I am performing a GWAS Analysis, while comparing my pre-imputation and post-imputation data, I observed that the most significant genetic variant (p<1x 10-16) from pre-imputation data is no more significant post imputation. Imputation performed using reference genome 1000genome phase3 v5 SAS population data in Michigan Imputation server. These variants were missed out while matching the target data and the ref data. How do I overcome this? What is should be reported in the manuscript (pre or post imputation data)? How do we justify such findings ?

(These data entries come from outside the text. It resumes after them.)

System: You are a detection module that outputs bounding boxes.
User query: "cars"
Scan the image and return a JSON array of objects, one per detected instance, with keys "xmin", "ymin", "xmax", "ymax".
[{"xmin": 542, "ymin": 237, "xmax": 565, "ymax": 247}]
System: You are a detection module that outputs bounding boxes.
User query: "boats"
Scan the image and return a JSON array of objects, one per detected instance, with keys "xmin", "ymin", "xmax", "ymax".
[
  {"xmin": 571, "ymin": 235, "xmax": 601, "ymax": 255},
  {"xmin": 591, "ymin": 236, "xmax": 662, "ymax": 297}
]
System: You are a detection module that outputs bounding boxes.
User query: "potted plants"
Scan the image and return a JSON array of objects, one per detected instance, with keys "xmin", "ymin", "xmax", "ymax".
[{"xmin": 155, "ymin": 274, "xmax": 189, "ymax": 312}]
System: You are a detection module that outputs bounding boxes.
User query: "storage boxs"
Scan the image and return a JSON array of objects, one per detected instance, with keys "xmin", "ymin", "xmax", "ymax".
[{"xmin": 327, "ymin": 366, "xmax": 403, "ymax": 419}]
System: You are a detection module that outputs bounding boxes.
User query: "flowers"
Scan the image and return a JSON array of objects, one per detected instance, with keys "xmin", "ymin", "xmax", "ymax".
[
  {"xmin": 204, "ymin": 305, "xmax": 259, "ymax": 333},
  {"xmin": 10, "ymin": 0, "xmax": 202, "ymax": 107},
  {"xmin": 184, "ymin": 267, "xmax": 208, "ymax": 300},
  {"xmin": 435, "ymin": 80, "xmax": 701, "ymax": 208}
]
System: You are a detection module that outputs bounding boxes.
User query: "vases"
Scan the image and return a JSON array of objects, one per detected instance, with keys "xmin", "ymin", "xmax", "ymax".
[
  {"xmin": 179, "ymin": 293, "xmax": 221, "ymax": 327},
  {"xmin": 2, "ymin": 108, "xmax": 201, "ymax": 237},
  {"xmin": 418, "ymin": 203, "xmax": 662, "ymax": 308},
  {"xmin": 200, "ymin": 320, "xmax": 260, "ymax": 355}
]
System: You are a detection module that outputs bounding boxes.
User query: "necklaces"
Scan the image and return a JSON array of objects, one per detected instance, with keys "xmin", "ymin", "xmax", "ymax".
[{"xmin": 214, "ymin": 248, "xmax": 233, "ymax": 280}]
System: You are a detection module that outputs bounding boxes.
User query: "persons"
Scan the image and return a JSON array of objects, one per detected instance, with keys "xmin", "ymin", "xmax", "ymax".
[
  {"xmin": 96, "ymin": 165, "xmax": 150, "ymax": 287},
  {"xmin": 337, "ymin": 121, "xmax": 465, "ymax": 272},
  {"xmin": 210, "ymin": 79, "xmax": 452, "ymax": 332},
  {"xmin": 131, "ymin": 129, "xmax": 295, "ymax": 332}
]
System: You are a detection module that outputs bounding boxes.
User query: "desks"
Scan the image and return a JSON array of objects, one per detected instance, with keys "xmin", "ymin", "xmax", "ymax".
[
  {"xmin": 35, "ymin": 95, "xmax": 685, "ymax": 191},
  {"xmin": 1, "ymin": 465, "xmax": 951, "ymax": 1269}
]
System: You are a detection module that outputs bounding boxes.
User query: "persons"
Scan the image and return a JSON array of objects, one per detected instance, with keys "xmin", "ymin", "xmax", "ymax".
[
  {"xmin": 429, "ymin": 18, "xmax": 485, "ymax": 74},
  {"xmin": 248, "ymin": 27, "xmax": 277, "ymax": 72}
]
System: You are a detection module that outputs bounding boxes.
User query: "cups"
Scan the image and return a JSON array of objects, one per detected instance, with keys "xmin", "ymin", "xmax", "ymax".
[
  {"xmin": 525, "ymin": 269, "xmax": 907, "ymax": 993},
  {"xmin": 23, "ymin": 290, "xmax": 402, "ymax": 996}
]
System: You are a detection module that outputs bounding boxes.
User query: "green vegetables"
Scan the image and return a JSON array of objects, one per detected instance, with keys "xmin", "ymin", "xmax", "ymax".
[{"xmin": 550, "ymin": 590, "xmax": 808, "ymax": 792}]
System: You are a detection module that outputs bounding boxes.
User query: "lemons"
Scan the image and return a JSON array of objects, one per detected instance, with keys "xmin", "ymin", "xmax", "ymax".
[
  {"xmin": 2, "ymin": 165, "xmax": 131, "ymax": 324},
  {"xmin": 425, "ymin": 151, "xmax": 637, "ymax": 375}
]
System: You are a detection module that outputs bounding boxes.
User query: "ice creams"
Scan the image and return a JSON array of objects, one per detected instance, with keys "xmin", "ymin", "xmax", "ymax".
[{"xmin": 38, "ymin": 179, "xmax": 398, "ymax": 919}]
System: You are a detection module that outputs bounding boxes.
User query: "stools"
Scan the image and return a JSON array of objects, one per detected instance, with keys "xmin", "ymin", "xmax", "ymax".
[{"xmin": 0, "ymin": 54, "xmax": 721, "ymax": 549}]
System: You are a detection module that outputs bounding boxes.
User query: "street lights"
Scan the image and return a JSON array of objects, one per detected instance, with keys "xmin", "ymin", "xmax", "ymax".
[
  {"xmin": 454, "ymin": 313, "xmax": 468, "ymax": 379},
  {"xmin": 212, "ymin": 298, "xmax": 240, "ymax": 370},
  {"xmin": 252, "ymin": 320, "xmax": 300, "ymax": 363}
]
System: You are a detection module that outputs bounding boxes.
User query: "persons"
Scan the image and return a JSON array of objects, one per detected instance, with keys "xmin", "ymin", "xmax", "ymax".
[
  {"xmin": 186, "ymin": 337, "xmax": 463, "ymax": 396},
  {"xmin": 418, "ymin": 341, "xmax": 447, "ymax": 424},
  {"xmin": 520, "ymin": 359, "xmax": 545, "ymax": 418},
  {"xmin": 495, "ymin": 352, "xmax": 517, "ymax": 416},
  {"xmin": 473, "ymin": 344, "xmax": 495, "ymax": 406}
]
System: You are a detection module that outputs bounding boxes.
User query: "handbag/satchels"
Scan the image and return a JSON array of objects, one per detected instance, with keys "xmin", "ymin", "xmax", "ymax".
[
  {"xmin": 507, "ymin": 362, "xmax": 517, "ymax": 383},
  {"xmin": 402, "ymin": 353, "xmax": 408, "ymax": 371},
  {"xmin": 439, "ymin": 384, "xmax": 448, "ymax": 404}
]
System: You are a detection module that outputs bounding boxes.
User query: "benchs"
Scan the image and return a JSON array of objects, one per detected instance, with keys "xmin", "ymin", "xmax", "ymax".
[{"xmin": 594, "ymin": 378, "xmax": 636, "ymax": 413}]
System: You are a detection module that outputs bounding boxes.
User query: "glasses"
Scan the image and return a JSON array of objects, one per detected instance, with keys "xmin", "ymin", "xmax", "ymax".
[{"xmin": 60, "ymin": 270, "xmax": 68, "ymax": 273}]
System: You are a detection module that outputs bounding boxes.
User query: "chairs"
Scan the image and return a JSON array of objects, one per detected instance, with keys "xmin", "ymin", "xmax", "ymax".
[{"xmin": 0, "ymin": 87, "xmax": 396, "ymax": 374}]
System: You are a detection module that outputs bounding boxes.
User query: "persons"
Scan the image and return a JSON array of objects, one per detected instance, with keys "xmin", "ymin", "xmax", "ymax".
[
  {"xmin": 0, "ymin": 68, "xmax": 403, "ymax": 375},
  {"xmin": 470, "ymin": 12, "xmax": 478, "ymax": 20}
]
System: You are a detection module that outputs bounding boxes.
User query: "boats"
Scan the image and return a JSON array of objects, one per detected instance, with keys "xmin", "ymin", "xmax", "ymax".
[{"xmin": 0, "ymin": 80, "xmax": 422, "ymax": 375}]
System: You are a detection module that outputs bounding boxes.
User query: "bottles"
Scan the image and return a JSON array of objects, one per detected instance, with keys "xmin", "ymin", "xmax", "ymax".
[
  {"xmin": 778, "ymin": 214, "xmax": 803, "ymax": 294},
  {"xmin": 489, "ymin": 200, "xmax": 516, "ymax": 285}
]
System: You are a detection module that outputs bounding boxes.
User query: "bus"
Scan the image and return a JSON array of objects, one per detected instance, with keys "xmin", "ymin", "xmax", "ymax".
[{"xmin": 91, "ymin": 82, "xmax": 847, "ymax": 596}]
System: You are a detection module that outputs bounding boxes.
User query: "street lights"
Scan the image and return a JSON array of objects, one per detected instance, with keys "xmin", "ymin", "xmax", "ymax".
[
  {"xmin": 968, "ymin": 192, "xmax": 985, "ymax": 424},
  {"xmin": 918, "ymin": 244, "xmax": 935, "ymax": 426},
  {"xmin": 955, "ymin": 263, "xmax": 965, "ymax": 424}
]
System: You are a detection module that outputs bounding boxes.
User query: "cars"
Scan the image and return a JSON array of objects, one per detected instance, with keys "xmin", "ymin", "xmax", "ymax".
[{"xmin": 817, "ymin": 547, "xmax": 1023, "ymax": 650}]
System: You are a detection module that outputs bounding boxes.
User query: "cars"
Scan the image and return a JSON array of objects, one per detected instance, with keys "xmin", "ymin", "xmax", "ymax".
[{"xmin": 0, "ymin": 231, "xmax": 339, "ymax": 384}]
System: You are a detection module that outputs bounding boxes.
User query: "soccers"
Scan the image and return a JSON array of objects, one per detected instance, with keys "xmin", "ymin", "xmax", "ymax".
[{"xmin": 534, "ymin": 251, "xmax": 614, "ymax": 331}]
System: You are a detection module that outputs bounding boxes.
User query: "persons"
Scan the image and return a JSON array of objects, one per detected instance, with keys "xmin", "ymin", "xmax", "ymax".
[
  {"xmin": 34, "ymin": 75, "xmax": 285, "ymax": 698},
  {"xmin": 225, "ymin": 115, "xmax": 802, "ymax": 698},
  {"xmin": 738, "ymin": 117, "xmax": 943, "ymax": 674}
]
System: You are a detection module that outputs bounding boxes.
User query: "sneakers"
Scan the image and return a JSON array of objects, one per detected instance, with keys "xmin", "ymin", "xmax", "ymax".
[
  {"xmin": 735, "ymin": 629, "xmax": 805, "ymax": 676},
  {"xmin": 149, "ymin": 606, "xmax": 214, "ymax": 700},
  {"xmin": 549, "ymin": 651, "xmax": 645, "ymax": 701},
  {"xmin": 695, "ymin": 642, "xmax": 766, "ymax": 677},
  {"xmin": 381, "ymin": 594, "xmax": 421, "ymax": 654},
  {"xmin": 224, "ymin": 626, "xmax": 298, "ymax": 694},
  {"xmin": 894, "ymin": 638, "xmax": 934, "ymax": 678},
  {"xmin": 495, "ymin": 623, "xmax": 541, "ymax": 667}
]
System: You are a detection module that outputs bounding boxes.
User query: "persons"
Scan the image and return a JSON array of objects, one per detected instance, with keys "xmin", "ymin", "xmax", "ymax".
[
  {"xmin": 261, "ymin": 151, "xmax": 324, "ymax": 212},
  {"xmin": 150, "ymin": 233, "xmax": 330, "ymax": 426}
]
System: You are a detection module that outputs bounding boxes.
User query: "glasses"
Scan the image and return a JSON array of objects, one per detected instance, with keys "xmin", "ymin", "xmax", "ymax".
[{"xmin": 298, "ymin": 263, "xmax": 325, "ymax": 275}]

I am no expert, but my guess is that the imputation step drastically increased the number of SNPs and thus the number of association tests performed. When correcting for multiple testing, your significant SNPs no longer pass the threshold. How many SNPs were tested before and after imputation? Also, what software/model are you using for GWAS?
We did not perform multiple correction. The SNPs significant pre-imputation (unadjusted p < 1x10-16) is no longer significant post imputation even till p < 0.05. We performed genotyping on ~8 lakh markers and post Quality control, ~3 lakh markers were used as input file for imputation. Post-imputation my output .vcf file retrieved ~80 lakh markers. We performed association analysis using plink where summary statistics were calculated using X2 test. For imputation, we used Michigan imputation server, using 1000genome phase3 v5 (SAS population) as reference, where phasing was performed using Eagle v2.4 where r2 threshold was put 0.2.